Keras-NASNet icon indicating copy to clipboard operation
Keras-NASNet copied to clipboard

Network is not learning :(

Open Rabia-Metis opened this issue 7 years ago • 31 comments

Thanks for the amazing work I am having issue regarding network learning. My NASNet model ain't learning. Training accuracy is improving but validation accuracy isn't changing and stuck at 0.4194. Training data=600 imgs, testing data=62 imgs Image shape= (224,224,3) Epochs=10-15

image

Rabia-Metis avatar Dec 25 '17 12:12 Rabia-Metis

Have you tried a simpler model and seen if it is able to learn on your dataset ? Are the train and validation images from the same datasets ?

titu1994 avatar Dec 25 '17 16:12 titu1994

Yes, I have tried Resnet-152, SEnet and achieved average accuracy above 80% Yes, both are from the same dataset

Rabia-Metis avatar Dec 26 '17 08:12 Rabia-Metis

Interesting. What type if preprocessing are you using ? Mean std or -1 to 1? Also, are you using regularization default value? Try setting it to 0

titu1994 avatar Dec 26 '17 10:12 titu1994

I tried with (subtracting mean and dividing by SD) and without pre-processing both. I also tried setting weight_decay=0 as you said but it's not making any difference:

model = NASNet(classes=2,input_shape=(224, 224, 3), weights=None, penultimate_filters=4032, nb_blocks=6,use_auxiliary_branch=True, skip_reduction=False, weight_decay=0)

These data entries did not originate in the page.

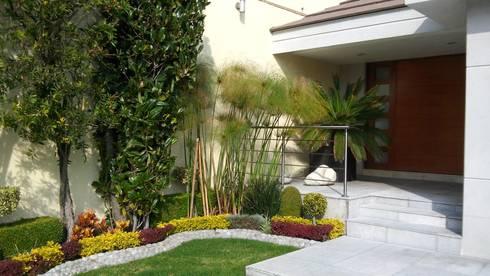 Diseno de Interiores: Jardines de estilo moderno por Diseno de interiores y asesoria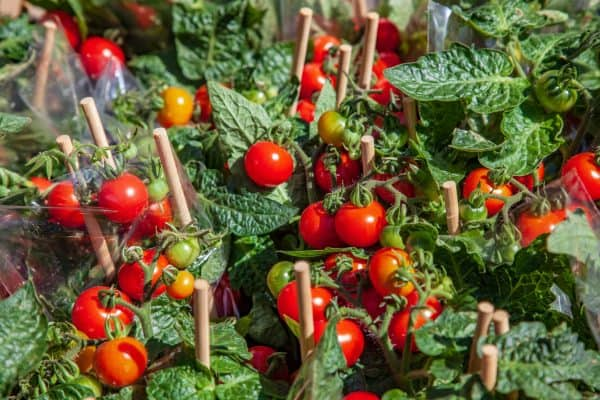 ripe and unripe tomatoes in wooden sticks.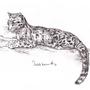 Big Kitty^^ by Koel-Art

You can view the logs here https://www.floydhub.com/ptanikon2/projects/n-net/3

Rabia-Metis avatar Dec 26 '17 14:12 Rabia-Metis

Why not try fine tuning one of the pre trained NASNet blocks rather than train from scratch? Since you seem to have significant computation available, I suggest using NASNet Mobile as a base and add on the layers to make your final classifier.

titu1994 avatar Dec 26 '17 14:12 titu1994

Also, use the -1 to 1 preprocessing for NASNets, and especially when using pretrained weights for fine-tuning.

titu1994 avatar Dec 26 '17 14:12 titu1994

Okay but weights are not available for NASNET_LARGE_WEIGHT_PATH_WITH_auxiliary_NO_TOP = "https://github.com/titu1994/Keras-NASNet/releases/download/v1.1/NASNet-auxiliary-large-no-top.h5" And when I don't use auxiliary branch and use NASNet-large-no-top.h5 it gives me the following error:

image

Rabia-Metis avatar Dec 27 '17 07:12 Rabia-Metis

Use NASNet Mobile, not large. Weights for all models are available. Refer to Keras blogpost on Fine-tuning to see how to use no-top models for training.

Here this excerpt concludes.